Membership in a star cluster or star system permits an assignment of rough ages to a large number of stars present within. When one can determine the age of stars through other methods, such as the ones listed above, one can identify the age of all of the bodies in a system. This is especially useful in clusters of stars which exhibit a large amount of variety in their stellar masses, evolutionary stages, and classifications. While not entirely independent of the properties of the stars in the cluster, system, or other reasonably-sized association of stars, an astronomer would only need a representative sample of stars to determine the age of the cluster, rather than painstakingly finding the age of every star in the cluster through other properties.

In addition, knowing the age of one member of a star system can help determine the age of that system. In a star system, stars almost always form at the same time as each other, and given the age of one star, the age of all of the others can be known.

However, this method does not work for galaxies. These units are much larger, and are not merely a one-off creation of stars which allows their age to be determined in this fashion. The creation of stars in a galaxy takes place over billions of years, even though star production may long since have ceased (see elliptical galaxy). The oldest stars in a galaxy can only set a minimum age for the galaxy (when star formation began) but by no means determine the actual age.

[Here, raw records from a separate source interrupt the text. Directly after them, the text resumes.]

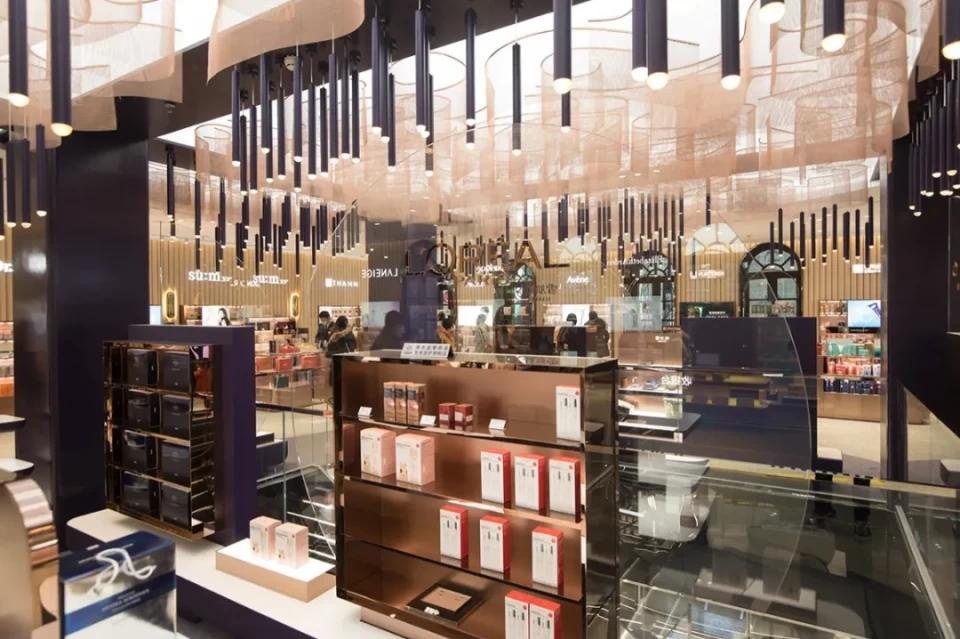 北京打“骨折”的免税店,竟然就在自家门前?刷街的快乐回来了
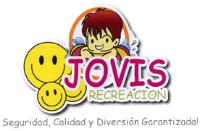JOVIS SEGURIDAD; CALIDAD Y DIVERSIÓN GARANTIZADA!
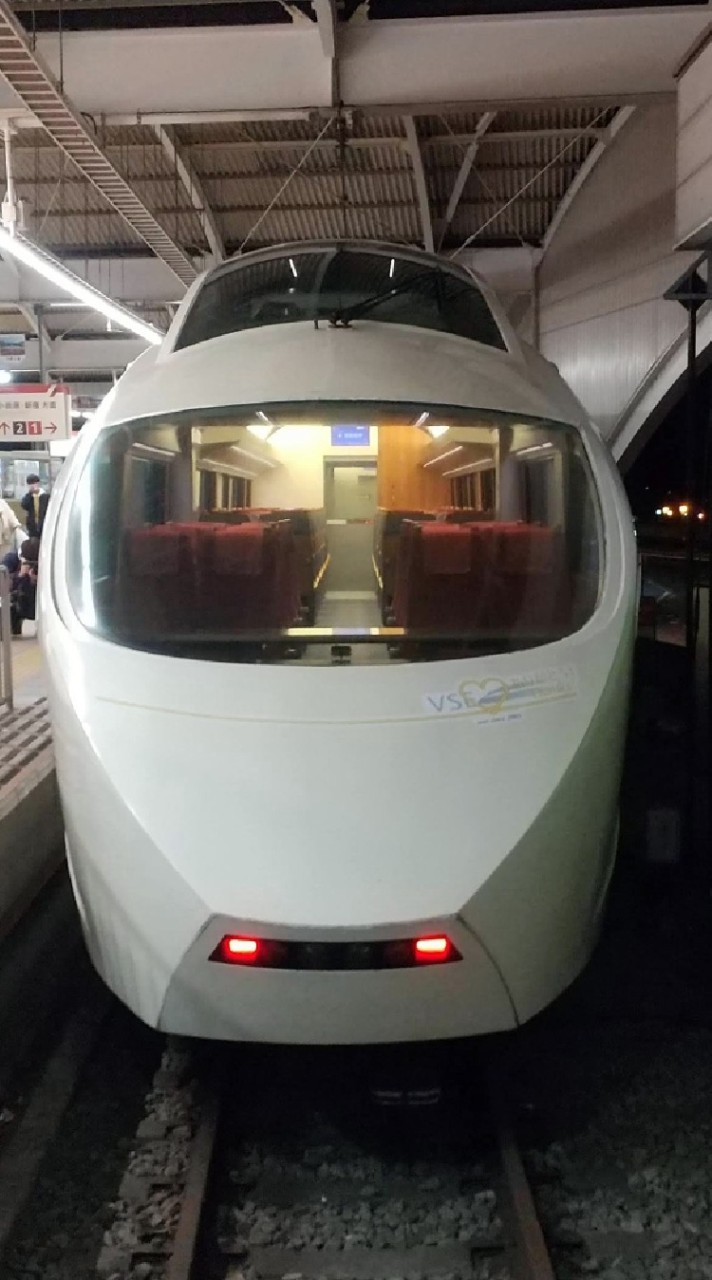 VSE好きの集い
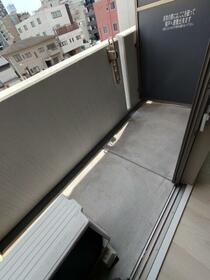 14/16 バルコニー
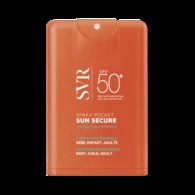  LABORATOIRE SVR SUN SECURE Spray pocket SPF50+  1 of 2 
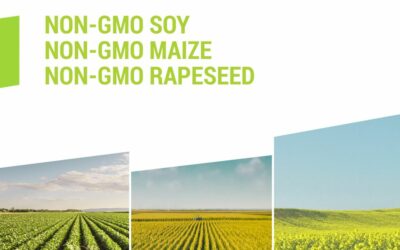 New non-GM Market Report highlights major trends and recent developments
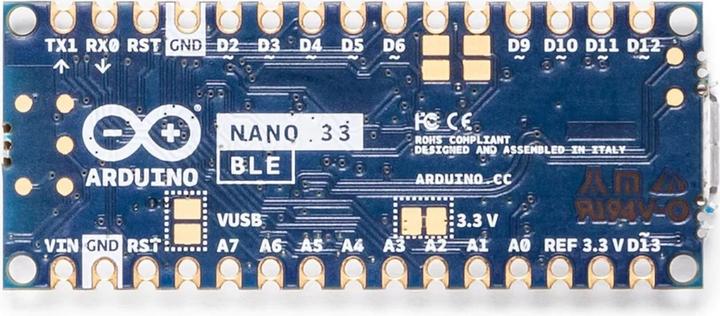 Produktbild Arduino AG Board ABX00030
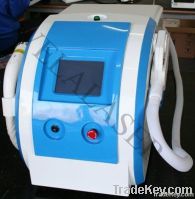 Hair Removal & Skin Rejuvenation Machine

== Presence of a protoplanetary disk ==

Along with other factors, the presence of a protoplanetary disk sets a maximum limit on the age of stars. Stars with protoplanetary disks are typically young, having moved onto the main sequence only a relatively short time ago. Over time, this disk would coalesce to form planets, with leftover material being deposited into various asteroid belts and other similar locations. However, the presence of pulsar planets complicates this method as a determinant of age.

==Gyrochronology==

Gyro-chronology is a method used to determine the age of field stars by measuring their rotation rate, and then comparing this rate with the rotation rate of the Sun, which serves as a precalibrated clock for this measurement. This method has been seen as a more accurate method for the determination of stellar ages than other methods for field stars.